EXERCISE GOAL:
Return, without any change, the lines from the one containing "What is the distance of separation between the" through the end of the records.

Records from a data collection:
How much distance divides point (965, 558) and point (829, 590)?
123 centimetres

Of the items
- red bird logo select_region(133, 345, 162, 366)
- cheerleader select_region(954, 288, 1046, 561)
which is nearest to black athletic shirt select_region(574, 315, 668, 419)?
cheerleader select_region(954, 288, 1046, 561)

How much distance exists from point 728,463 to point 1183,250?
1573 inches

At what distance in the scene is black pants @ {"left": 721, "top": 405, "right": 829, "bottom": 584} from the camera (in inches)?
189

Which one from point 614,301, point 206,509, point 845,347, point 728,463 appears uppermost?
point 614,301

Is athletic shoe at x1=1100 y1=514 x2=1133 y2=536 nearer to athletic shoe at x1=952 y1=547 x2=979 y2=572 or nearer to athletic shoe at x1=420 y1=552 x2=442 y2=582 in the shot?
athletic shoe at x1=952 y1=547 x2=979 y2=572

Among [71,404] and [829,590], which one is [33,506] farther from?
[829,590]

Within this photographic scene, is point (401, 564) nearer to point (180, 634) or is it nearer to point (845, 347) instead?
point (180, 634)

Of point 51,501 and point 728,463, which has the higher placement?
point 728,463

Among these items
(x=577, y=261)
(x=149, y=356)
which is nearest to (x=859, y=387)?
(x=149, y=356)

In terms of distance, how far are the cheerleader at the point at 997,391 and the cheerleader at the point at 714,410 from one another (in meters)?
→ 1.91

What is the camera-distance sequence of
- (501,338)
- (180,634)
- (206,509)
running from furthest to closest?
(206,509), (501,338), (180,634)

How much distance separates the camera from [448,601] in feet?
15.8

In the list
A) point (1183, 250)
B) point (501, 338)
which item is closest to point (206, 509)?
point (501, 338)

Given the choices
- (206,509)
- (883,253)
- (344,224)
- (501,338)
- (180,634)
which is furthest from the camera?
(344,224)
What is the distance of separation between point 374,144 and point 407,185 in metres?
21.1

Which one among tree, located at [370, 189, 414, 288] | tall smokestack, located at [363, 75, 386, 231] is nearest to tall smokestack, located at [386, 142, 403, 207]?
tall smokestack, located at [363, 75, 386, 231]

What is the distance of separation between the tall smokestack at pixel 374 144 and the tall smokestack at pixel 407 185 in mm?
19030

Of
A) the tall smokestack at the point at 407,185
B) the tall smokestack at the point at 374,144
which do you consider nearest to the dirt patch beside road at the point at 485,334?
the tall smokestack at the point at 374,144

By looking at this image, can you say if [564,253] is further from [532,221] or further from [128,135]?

ANSWER FOR THIS EXERCISE:
What is the distance of separation between the tall smokestack at pixel 374 144 and the tall smokestack at pixel 407 185 in mm?
19030

Of
A) the tall smokestack at the point at 407,185
B) the tall smokestack at the point at 374,144
which do you consider nearest to the dirt patch beside road at the point at 485,334?
the tall smokestack at the point at 374,144

By looking at this image, can you say if [564,253] is further from [532,221] or further from [128,135]?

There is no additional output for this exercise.